At Nightingale, for example, Latino students had the lowest overall proficiency in English Language skills, 45% compared 72% among Asian students, according to the school report card.
Through NAI, students at partnership schools will receive after school tutoring to help them achieve parity with students in more affluent areas of the state, says Kim Thomas-Barrios, executive director for the USC Educational Partnerships.
Rafael Gaeta, Nightingale’s principal, hopes the program will also keep enrollment at Nightingale from continuing to decline. He told EGP it’s one of the reasons he decided to reach out to USC.
“We’ve been losing a lot of enrollment to Charters and needed to be innovative in bringing in more kids,” Gaeta said. “At first I was denied, but I kept in contact with them and now it’s happened,” he said referring to the school’s partnership with NAI.
Currently, NAI serves about 1,000 students in 6th-12th grade and a little over 300 students in college, according to Thomas-Barrios.
“We don’t want students only to get into college,” but to also support students “throughout college so they don’t fall through the cracks,” Thomas-Barrios said.
The program is composed of three sections, the USC Pre-College Enrichment Academy, the Family Development Institute and the Retention Program, explains Thomas-Barrios.
The 7-year, Pre-College section requires participants to attend classes outside their regular Monday through Friday curriculum schedule. Held on 21 Saturdays during the academic year, each class lasts about five hours. Parents are required to attend nine, four-hour Saturday sessions a year.

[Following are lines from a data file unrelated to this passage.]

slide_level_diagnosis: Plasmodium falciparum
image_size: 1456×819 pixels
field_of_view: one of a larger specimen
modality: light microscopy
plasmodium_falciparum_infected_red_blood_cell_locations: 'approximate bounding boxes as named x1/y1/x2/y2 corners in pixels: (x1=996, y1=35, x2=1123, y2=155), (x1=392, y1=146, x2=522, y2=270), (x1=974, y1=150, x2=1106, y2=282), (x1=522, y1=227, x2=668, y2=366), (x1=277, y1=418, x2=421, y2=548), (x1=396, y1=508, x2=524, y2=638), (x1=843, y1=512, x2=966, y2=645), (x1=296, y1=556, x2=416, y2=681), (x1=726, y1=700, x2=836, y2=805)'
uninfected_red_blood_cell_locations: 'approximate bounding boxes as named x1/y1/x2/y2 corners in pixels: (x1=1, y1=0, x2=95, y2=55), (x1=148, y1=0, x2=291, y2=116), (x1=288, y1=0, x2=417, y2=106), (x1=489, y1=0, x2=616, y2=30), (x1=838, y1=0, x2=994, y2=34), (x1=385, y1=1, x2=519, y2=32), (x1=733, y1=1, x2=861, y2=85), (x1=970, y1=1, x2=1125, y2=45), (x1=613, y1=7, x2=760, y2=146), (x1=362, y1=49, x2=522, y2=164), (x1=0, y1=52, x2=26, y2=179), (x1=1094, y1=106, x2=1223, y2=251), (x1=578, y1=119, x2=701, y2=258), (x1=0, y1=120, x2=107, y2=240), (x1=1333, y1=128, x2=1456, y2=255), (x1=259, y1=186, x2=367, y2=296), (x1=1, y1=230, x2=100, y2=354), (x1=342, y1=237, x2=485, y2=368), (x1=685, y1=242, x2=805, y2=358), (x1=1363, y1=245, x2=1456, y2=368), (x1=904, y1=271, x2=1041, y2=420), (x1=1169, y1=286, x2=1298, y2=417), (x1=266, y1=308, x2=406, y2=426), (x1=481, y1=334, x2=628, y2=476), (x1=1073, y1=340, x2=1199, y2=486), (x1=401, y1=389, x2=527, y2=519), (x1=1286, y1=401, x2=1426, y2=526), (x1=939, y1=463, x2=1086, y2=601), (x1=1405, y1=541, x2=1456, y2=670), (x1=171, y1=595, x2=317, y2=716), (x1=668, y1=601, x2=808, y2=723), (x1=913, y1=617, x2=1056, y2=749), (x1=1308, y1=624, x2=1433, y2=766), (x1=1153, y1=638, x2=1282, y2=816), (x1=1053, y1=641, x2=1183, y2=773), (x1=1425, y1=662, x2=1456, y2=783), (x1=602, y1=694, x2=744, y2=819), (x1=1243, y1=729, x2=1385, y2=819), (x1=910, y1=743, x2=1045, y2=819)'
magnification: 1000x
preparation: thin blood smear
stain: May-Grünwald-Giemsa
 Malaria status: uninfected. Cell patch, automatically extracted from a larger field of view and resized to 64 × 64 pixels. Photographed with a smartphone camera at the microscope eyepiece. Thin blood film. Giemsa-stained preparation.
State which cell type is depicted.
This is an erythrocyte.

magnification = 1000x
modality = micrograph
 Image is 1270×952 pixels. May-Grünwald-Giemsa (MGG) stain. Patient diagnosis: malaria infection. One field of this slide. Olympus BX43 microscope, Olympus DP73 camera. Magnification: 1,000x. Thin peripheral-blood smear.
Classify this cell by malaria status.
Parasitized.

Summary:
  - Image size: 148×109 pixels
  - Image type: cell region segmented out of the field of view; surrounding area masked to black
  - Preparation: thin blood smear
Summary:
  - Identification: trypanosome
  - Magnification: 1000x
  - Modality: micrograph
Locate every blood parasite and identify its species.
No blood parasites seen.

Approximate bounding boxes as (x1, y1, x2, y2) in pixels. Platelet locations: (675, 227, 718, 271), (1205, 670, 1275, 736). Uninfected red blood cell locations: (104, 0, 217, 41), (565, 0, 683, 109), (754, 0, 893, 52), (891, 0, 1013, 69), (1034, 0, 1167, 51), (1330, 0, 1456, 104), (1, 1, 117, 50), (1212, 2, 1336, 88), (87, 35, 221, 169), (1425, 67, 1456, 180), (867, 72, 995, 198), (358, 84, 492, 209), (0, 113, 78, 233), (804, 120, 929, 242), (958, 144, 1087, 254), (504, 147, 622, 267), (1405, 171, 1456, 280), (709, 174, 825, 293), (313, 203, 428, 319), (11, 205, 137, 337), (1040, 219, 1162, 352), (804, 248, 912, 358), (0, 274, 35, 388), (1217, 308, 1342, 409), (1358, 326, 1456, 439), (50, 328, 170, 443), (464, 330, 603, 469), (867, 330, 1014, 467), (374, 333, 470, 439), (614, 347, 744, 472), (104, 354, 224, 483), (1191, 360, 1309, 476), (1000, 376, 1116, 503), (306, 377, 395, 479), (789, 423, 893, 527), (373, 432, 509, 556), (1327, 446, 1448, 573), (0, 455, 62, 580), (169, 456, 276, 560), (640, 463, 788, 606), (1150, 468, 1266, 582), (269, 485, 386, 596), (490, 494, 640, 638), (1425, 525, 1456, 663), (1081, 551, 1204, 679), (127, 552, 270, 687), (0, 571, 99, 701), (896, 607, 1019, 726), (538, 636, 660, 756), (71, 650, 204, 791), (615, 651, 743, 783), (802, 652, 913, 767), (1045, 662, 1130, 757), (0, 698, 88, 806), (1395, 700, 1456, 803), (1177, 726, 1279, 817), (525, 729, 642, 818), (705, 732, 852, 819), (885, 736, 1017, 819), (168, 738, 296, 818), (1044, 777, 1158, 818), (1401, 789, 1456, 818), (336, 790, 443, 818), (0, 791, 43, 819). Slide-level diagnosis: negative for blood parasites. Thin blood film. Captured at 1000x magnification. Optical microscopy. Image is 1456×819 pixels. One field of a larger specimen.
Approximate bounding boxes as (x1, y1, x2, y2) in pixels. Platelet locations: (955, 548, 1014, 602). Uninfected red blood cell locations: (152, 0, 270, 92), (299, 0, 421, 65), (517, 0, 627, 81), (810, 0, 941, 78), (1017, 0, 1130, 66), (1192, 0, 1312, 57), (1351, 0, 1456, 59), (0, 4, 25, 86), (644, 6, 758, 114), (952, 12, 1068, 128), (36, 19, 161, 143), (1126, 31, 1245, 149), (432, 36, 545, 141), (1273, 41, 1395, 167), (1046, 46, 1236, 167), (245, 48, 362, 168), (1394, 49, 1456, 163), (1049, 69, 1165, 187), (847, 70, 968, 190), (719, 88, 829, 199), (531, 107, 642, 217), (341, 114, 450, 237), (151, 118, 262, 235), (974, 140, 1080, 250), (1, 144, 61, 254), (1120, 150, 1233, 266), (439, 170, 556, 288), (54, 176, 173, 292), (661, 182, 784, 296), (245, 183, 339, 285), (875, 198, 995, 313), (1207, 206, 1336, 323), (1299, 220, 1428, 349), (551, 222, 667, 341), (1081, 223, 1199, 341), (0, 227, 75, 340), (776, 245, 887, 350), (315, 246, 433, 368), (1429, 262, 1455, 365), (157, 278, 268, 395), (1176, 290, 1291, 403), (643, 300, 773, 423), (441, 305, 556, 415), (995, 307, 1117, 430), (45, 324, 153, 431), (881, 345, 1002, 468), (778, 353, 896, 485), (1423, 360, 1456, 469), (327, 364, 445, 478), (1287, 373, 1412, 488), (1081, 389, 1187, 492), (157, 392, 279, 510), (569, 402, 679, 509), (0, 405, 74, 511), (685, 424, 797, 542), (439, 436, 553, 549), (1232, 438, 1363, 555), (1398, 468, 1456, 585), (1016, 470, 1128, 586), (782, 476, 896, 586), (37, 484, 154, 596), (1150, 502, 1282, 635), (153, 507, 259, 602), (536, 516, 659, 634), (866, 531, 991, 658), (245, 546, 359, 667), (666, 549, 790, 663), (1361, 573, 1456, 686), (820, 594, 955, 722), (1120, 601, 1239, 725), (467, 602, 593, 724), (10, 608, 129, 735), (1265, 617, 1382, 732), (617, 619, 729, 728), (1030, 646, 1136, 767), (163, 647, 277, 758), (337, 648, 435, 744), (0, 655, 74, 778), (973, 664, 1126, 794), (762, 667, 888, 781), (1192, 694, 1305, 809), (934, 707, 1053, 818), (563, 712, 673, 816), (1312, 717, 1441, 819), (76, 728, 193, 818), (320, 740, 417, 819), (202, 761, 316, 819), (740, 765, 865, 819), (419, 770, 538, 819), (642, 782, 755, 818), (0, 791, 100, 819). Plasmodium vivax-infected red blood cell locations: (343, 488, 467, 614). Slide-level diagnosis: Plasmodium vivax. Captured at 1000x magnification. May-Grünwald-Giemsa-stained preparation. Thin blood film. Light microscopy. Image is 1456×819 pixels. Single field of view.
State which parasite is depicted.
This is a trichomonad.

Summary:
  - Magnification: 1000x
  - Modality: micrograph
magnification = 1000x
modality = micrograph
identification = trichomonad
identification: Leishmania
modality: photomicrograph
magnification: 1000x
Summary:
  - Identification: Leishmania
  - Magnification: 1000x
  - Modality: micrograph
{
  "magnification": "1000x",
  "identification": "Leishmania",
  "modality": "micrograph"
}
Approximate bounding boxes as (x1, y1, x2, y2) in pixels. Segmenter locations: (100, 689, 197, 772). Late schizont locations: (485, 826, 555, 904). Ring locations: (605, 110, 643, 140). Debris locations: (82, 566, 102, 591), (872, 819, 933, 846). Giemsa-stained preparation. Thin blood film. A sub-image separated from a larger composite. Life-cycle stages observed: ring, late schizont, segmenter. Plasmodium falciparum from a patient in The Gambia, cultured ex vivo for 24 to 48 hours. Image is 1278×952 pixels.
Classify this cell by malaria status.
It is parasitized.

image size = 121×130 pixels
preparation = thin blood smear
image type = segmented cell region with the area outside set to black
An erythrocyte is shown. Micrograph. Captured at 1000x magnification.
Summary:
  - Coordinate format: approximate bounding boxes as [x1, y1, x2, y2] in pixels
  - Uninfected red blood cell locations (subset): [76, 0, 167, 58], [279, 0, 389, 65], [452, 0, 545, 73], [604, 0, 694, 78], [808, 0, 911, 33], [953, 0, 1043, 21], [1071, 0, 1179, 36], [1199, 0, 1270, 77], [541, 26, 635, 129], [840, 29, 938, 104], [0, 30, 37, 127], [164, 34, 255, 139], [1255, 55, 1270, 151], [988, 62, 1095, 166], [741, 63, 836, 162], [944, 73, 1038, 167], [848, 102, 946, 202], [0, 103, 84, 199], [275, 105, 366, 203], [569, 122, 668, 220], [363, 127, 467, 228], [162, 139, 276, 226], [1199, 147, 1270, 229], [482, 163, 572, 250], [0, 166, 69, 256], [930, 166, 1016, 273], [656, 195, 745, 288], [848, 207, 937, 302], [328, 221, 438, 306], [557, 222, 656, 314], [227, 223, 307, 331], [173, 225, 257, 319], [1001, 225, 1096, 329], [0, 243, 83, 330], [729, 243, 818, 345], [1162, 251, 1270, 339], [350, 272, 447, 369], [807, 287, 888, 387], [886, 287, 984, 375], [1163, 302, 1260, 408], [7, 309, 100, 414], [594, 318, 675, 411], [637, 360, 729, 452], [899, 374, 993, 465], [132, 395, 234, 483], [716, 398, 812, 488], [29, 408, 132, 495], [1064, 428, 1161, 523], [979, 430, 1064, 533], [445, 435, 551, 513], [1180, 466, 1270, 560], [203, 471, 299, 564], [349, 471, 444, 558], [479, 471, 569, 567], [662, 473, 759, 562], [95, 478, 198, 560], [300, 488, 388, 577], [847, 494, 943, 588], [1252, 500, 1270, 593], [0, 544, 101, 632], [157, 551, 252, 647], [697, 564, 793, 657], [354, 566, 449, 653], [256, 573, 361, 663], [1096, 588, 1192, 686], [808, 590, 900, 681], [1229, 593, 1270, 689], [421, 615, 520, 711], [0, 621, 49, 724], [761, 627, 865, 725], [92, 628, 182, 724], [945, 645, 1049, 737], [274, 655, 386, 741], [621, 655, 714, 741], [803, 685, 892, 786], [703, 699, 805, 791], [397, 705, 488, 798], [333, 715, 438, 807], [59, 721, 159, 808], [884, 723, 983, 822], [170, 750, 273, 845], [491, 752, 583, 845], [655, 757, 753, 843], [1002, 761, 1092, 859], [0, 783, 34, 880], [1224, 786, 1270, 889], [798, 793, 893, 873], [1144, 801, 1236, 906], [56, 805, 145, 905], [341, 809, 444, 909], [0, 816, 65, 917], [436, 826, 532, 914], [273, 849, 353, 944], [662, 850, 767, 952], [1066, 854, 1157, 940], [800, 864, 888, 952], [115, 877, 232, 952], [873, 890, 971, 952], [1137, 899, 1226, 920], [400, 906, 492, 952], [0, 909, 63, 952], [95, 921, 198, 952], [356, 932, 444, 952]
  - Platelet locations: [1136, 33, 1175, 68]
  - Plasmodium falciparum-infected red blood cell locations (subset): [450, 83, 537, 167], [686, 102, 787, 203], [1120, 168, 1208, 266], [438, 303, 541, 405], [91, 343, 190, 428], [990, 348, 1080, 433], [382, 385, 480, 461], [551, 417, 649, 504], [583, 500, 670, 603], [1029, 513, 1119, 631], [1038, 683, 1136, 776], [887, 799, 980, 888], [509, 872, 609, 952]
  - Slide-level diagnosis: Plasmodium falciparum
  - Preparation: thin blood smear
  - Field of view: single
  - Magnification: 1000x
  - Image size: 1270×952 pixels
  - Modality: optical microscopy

Once students reach high school they can either continue in the program or drop out. If they elect to stay in, from 9th through 12th grade their first and second period classes will be on the USC campus, with the remainder of the day at their particular high school.
“They travel to the USC campus in the morning to dispel the notion that they do not belong in college, because they do,” explains Thomas-Barrios about why students don’t just stay at their local school.
For the parents, the Family Development Institute gives them a space to learn about the process of getting their children into college and their corresponding needs, in both English and Spanish.
“The fact that they can get a free ride to one of the most prestigious schools in the country is amazing because the cost of college is getting very expensive for the parents in our community,” Gaeta told EGP. Students who complete the program are not required to attend USC, but the scholarship is not transferable to another university.
It needs to be pointed out, however, that participation alone does not guarantee admission to USC. Students must also meet certain academic and financial benchmarks, but according to Thomas-Barrios, the program’s staff is well equipped to guide them toward meeting USC’s competitive standards. Once accepted, students must also apply to FAFSA to prove they are still low-income.
Response to the program exceeded the expectations of Nightingale staff, Gaeta said, noting that applications were gone as soon as they became available.
To qualify, students must reside near Nightingale and move on to Lincoln or Wilson High with a minimum of a C+ grade point average.
According to Gaeta, the school is also working on creating a college-going environment that goes beyond NAI, such as adding new electives to capture the attention of students who might begin to get distracted.
“We need to reach those children, stop being status quo and think outside the box,” Gaeta said.
Saturday classes for the 34 sixth graders selected at Nightingale for this year will begin September 17th at the USC Health Science Campus in Lincoln Heights.